* **Instructions for the task**
Copy the entries word for word. Keep the pictures out.

══════════

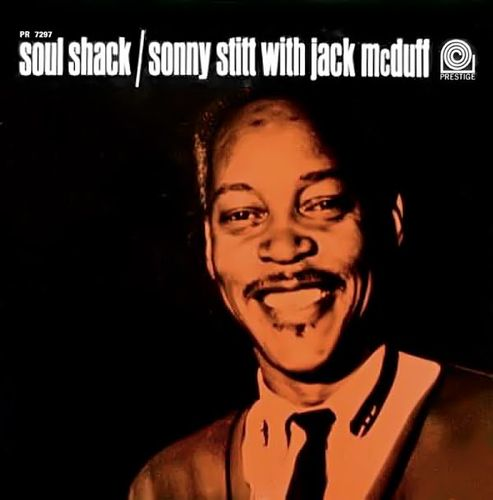 Sonny Stitt With Jack McDuff - 1963 - Soul Shack (Prestige)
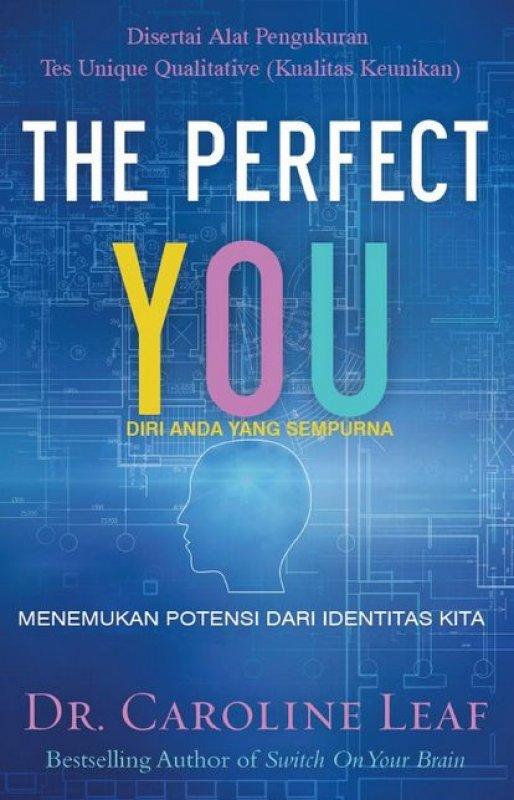 Cover Buku The Perfect You - Diri Anda Yang Sempurna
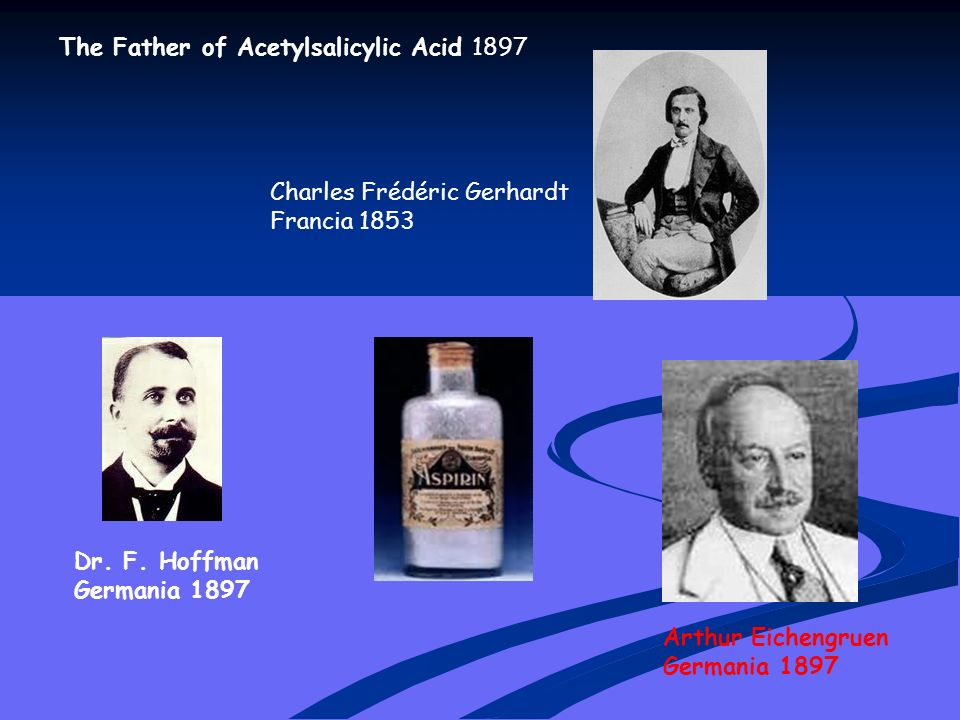 The Father of Acetylsalicylic Acid 1897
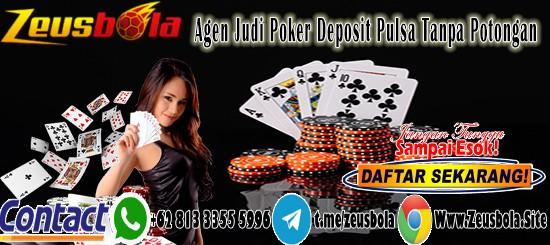 Agen Judi Poker Deposit Pulsa Tanpa Potongan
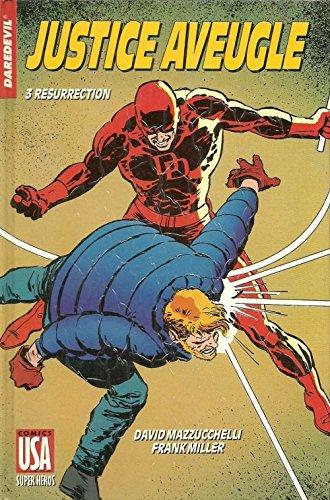 Daredevil, justice aveugle, tome 3
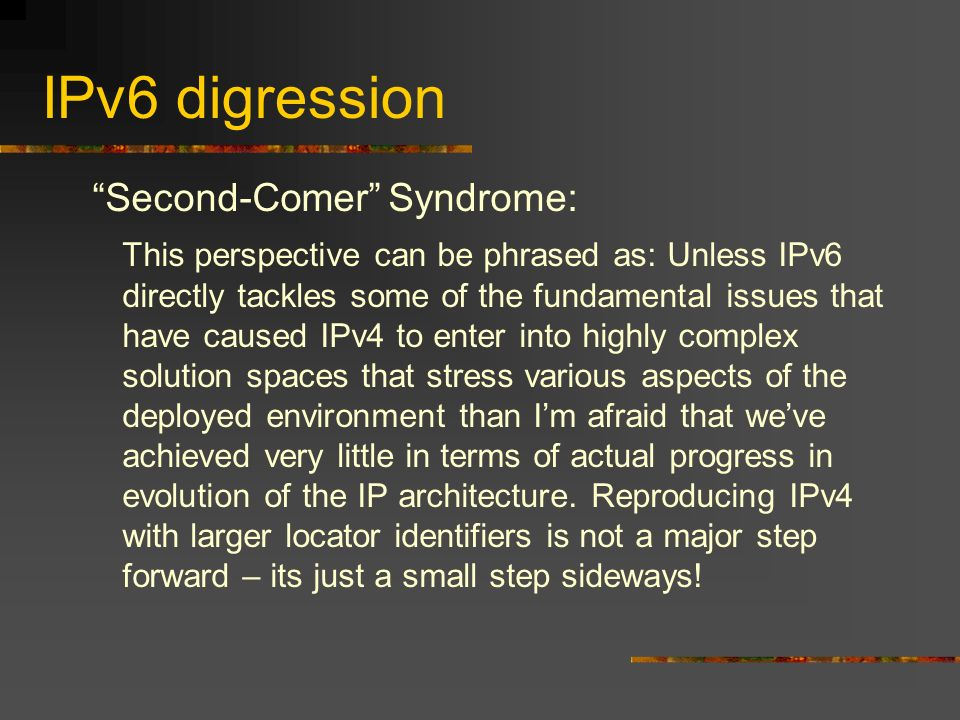 IPv6 digression Second-Comer Syndrome: This perspective can be phrased as: Unless IPv6 directly tackles some of the fundamental issues that have caused IPv4 to enter into highly complex solution spaces that stress various aspects of the deployed environment than Im afraid that weve achieved very little in terms of actual progress in evolution of the IP architecture.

══════════

* **Response area**
 Sonny Stitt With Jack McDuff - 1963 - Soul Shack (Prestige)
 Cover Buku The Perfect You - Diri Anda Yang Sempurna
 The Father of Acetylsalicylic Acid 1897
 Agen Judi Poker Deposit Pulsa Tanpa Potongan
 Daredevil, justice aveugle, tome 3
 IPv6 digression Second-Comer Syndrome: This perspective can be phrased as: Unless IPv6 directly tackles some of the fundamental issues that have caused IPv4 to enter into highly complex solution spaces that stress various aspects of the deployed environment than Im afraid that weve achieved very little in terms of actual progress in evolution of the IP architecture.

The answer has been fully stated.